— start of RECORD SET —
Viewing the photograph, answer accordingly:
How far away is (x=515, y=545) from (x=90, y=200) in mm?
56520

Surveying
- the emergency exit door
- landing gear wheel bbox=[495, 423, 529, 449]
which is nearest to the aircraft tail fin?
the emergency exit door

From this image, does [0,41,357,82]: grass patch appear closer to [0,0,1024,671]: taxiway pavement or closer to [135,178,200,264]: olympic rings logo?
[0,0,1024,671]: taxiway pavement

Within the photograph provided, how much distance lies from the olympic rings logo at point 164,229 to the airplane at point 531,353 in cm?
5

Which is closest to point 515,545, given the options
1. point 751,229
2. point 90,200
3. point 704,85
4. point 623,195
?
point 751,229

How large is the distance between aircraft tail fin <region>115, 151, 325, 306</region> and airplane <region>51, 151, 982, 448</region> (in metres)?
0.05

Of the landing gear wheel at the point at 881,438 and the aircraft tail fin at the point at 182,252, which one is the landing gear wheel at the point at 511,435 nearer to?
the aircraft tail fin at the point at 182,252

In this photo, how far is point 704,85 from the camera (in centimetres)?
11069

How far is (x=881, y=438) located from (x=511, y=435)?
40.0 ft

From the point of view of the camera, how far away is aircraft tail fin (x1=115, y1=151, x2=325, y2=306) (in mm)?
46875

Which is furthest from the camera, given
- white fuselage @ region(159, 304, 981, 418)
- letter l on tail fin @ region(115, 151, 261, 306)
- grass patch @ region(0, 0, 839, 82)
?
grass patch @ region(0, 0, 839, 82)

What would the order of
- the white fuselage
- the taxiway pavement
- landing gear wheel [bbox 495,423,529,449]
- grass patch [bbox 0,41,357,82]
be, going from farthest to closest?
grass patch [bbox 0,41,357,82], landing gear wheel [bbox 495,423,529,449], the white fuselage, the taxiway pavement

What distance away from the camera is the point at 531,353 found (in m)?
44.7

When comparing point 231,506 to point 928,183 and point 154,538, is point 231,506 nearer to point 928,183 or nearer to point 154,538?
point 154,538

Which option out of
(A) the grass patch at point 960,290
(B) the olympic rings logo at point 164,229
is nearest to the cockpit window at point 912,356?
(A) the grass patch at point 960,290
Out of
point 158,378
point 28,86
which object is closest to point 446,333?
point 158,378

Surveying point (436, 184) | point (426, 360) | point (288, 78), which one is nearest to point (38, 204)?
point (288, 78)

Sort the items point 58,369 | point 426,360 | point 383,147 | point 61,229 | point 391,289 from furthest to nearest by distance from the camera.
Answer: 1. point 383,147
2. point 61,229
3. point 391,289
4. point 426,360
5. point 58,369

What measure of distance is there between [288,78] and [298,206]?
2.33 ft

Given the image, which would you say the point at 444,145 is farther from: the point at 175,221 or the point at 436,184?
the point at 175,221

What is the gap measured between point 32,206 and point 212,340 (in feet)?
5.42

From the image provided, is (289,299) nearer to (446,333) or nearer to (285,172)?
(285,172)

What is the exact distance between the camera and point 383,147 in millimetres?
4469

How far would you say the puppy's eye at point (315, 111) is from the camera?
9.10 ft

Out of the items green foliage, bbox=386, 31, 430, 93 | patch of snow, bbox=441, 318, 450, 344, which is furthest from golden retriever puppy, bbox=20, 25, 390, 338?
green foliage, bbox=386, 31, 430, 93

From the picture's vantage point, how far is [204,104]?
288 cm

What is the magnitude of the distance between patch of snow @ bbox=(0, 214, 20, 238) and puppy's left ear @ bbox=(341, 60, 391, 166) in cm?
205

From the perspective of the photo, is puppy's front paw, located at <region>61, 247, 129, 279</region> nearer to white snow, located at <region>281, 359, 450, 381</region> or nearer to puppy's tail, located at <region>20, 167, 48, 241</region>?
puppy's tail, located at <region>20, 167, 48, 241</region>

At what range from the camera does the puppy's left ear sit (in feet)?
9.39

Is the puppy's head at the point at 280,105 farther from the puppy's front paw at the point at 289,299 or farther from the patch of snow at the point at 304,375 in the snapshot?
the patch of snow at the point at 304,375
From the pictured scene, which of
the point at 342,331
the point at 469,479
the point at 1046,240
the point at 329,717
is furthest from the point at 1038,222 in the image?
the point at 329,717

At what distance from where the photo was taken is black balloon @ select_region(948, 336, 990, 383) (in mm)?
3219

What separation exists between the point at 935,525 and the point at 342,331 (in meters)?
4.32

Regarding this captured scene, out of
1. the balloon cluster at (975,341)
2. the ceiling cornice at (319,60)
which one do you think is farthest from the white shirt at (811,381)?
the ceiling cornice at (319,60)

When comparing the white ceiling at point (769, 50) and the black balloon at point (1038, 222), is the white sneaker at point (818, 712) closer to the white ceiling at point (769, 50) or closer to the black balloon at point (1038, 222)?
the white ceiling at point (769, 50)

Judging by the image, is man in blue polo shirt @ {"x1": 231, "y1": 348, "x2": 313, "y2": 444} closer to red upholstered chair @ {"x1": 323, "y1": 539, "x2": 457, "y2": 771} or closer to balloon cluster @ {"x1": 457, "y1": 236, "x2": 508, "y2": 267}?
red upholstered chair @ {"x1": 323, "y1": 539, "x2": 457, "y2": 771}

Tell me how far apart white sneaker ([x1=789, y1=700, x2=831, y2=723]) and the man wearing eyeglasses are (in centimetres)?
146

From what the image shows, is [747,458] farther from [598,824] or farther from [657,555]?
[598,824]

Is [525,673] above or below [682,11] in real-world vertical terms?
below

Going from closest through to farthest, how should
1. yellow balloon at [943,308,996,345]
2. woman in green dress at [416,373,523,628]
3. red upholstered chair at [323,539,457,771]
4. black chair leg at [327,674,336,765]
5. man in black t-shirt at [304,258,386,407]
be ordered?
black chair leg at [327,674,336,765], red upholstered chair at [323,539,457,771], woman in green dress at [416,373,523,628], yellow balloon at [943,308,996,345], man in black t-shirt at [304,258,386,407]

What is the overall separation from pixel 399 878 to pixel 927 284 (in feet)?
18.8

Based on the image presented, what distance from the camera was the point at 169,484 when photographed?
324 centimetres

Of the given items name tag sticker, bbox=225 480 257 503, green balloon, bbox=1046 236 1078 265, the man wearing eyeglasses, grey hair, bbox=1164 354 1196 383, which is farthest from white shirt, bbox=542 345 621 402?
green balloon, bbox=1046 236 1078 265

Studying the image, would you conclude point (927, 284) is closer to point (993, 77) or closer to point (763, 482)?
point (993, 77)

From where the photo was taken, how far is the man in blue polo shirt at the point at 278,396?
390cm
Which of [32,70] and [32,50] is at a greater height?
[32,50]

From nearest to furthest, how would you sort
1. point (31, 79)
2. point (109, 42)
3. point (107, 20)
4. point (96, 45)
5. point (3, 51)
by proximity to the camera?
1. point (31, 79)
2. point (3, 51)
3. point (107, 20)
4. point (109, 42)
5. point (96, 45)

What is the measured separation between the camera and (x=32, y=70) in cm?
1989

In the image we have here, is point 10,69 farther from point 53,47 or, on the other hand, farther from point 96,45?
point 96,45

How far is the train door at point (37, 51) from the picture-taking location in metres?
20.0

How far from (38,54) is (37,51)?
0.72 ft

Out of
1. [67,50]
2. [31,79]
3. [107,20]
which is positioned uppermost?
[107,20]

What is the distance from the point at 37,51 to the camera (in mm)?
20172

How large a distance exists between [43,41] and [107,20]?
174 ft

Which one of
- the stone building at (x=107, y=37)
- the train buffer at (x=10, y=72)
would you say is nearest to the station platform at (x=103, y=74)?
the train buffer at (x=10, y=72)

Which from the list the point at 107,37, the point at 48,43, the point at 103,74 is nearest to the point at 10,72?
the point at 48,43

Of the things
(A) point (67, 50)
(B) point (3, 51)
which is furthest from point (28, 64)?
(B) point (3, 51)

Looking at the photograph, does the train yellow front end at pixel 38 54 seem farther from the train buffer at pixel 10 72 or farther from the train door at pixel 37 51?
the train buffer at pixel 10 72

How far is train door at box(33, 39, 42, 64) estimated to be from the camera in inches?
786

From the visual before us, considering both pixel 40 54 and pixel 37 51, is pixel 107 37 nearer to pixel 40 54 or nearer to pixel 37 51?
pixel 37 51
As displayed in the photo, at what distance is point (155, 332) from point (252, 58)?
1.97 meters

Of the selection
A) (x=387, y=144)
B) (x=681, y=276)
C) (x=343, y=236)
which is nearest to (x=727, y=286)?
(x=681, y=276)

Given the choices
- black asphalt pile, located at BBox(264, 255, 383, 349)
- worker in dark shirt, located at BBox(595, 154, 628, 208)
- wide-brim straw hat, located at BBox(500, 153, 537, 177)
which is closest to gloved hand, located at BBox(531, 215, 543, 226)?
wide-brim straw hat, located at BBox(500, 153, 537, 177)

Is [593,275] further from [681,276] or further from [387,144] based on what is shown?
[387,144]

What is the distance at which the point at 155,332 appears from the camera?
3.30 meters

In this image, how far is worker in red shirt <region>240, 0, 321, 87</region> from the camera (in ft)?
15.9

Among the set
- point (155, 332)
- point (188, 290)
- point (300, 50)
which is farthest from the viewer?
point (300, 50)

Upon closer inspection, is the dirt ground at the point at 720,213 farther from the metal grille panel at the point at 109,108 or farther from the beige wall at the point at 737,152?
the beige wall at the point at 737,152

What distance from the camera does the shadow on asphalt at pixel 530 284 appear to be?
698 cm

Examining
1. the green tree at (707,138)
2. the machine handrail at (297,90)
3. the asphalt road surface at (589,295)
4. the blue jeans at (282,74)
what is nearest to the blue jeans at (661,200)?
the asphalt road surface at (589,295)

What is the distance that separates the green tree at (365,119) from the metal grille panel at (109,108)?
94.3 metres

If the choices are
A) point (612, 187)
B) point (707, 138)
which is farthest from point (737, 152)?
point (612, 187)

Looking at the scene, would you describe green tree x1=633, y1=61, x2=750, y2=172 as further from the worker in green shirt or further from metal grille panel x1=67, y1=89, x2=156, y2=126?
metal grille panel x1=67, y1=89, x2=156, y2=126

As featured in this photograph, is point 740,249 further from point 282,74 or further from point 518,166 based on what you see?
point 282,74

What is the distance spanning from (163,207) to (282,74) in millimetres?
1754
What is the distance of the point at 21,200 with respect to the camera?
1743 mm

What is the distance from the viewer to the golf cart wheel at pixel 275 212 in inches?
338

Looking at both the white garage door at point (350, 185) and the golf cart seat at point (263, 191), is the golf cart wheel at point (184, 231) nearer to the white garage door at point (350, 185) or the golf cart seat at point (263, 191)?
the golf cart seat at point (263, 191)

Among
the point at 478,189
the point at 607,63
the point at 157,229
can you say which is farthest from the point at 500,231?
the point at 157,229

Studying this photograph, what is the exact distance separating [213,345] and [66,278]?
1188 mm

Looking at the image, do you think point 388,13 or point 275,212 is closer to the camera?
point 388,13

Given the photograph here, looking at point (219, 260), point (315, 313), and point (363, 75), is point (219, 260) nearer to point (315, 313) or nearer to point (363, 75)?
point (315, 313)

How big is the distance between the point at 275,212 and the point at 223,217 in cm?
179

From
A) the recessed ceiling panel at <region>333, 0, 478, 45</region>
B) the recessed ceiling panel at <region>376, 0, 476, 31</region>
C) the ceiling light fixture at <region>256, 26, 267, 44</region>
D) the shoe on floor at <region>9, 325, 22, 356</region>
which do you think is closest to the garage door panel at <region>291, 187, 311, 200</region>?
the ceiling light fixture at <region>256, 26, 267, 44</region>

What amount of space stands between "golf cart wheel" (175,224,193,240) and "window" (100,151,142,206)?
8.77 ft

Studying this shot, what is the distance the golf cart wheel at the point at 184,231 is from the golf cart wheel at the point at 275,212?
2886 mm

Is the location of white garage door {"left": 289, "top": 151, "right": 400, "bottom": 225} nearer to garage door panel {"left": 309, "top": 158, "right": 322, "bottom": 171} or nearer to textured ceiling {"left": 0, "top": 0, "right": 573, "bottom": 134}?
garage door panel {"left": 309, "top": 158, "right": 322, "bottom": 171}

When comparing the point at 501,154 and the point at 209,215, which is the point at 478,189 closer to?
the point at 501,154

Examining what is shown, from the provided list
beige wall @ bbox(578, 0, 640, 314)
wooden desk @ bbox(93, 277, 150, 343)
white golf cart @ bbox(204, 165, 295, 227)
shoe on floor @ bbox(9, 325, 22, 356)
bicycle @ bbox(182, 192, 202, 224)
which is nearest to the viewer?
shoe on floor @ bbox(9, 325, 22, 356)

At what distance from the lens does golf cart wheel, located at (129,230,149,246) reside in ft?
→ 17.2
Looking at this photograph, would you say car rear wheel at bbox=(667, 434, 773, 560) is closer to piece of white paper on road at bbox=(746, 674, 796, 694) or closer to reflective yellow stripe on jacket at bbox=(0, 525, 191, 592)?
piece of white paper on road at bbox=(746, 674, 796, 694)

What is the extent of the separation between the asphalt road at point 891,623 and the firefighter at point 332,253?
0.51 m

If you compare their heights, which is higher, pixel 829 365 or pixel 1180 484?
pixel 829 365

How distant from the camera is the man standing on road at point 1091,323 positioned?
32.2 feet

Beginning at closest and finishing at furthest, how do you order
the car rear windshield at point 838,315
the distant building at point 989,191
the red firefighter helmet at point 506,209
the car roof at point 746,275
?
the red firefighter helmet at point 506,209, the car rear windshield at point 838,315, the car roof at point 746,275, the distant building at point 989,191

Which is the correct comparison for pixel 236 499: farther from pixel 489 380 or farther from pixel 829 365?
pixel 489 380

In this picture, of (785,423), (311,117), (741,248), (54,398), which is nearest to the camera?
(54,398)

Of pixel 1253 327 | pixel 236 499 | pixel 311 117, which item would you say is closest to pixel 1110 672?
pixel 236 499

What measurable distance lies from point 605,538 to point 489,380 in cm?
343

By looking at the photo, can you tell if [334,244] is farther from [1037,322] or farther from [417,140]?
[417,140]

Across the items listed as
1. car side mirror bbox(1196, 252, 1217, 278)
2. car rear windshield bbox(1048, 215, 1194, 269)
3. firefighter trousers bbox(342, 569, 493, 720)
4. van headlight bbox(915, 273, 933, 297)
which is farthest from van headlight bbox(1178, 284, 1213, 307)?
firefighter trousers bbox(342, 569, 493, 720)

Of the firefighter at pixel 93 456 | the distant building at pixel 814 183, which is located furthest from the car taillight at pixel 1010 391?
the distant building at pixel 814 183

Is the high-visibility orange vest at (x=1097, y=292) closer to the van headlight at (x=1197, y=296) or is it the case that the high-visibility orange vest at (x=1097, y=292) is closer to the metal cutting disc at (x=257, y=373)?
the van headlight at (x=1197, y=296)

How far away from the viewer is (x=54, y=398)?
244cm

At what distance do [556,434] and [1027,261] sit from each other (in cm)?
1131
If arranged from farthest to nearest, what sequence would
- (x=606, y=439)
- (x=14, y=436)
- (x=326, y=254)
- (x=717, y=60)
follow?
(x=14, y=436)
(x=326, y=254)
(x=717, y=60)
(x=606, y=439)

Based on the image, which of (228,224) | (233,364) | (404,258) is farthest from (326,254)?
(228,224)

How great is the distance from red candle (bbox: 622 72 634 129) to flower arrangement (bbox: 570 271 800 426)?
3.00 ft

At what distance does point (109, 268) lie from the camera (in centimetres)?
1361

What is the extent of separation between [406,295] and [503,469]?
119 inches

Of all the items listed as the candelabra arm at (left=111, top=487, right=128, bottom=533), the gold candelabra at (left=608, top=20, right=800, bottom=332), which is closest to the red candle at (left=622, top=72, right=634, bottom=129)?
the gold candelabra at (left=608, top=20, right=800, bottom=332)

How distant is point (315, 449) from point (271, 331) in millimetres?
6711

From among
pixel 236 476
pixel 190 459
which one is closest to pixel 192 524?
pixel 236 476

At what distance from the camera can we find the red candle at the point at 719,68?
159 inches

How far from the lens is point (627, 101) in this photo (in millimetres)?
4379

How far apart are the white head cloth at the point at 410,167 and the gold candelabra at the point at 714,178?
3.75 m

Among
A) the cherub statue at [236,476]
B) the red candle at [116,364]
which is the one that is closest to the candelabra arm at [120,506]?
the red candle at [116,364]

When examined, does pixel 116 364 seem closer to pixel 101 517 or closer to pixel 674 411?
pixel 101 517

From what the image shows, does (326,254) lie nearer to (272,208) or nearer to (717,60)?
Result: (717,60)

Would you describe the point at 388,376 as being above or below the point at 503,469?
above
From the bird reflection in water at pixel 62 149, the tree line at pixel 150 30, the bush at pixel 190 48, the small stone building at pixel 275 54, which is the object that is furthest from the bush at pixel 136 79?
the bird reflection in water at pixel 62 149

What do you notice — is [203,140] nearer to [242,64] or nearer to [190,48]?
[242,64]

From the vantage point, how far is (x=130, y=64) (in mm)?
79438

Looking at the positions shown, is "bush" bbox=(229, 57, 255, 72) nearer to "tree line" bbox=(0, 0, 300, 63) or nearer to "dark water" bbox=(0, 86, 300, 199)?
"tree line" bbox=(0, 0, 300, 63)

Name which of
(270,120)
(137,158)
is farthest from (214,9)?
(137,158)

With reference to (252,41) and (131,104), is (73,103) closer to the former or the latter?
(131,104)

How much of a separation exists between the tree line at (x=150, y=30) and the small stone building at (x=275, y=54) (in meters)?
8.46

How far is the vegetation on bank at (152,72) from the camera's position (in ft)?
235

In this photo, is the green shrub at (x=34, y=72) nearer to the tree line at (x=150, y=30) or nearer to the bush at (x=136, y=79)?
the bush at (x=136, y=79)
— end of RECORD SET —
*WRITTEN TASK*: Reproduce the lines from the one containing "What do you" to the end of the entries, keeping both ends and adding nothing.

*RESPONSE TO THIS TASK*:
What do you notice — is [203,140] nearer to [242,64] or nearer to [190,48]?
[242,64]

From the vantage point, how far is (x=130, y=64) (in mm)?
79438

Looking at the positions shown, is "bush" bbox=(229, 57, 255, 72) nearer to "tree line" bbox=(0, 0, 300, 63) or nearer to "dark water" bbox=(0, 86, 300, 199)?
"tree line" bbox=(0, 0, 300, 63)

Name which of
(270,120)
(137,158)
is farthest from (214,9)?
(137,158)

With reference to (252,41) and (131,104), is (73,103) closer to the former or the latter?
(131,104)

How much of a separation exists between the tree line at (x=150, y=30) and the small stone building at (x=275, y=54) (in meters)?
8.46

How far is the vegetation on bank at (152,72) from the camera's position (in ft)?
235

In this photo, is the green shrub at (x=34, y=72) nearer to the tree line at (x=150, y=30) or nearer to the bush at (x=136, y=79)?
the bush at (x=136, y=79)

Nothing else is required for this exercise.